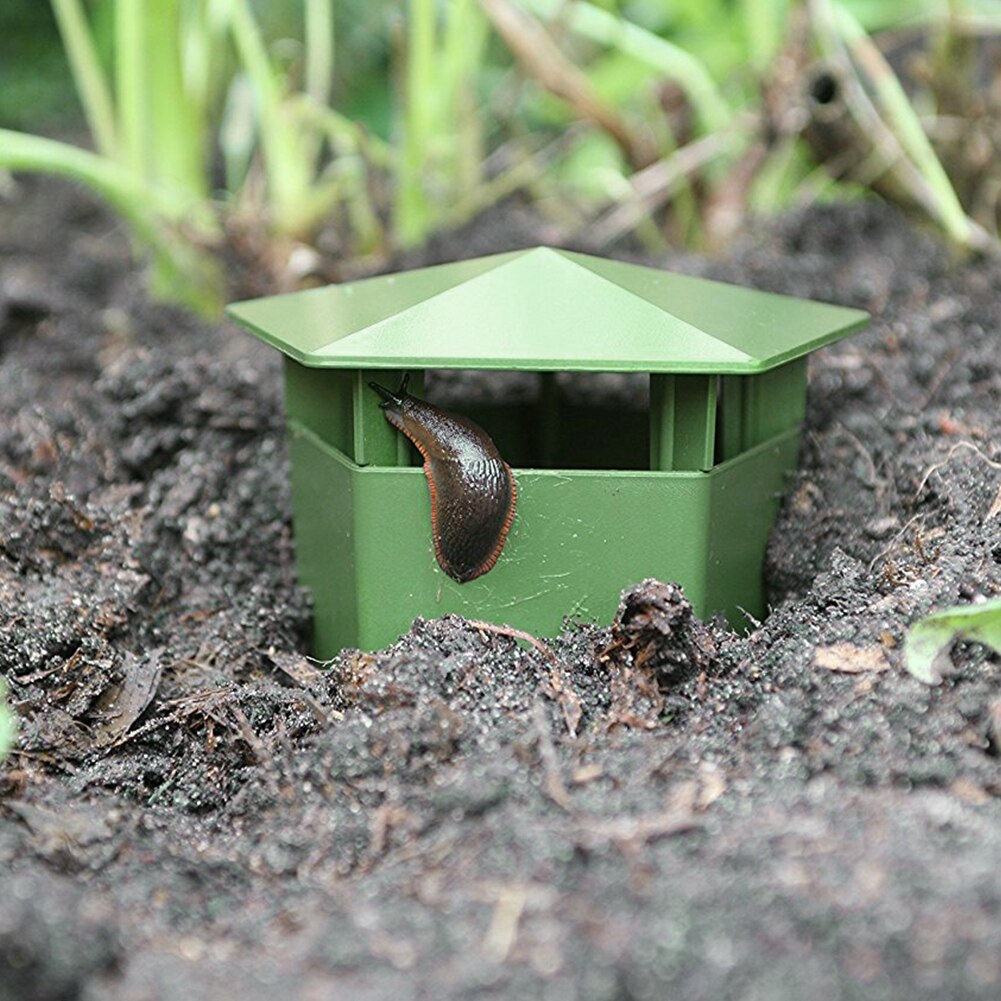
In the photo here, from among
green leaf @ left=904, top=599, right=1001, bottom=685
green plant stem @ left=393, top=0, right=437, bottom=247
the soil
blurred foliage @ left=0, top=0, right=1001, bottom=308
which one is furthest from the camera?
------------
Copy the text lines of the rows above verbatim, leaving out the picture.

## Correct output
In the photo here, from among
green leaf @ left=904, top=599, right=1001, bottom=685
green plant stem @ left=393, top=0, right=437, bottom=247
the soil
blurred foliage @ left=0, top=0, right=1001, bottom=308
which one is furthest from the camera?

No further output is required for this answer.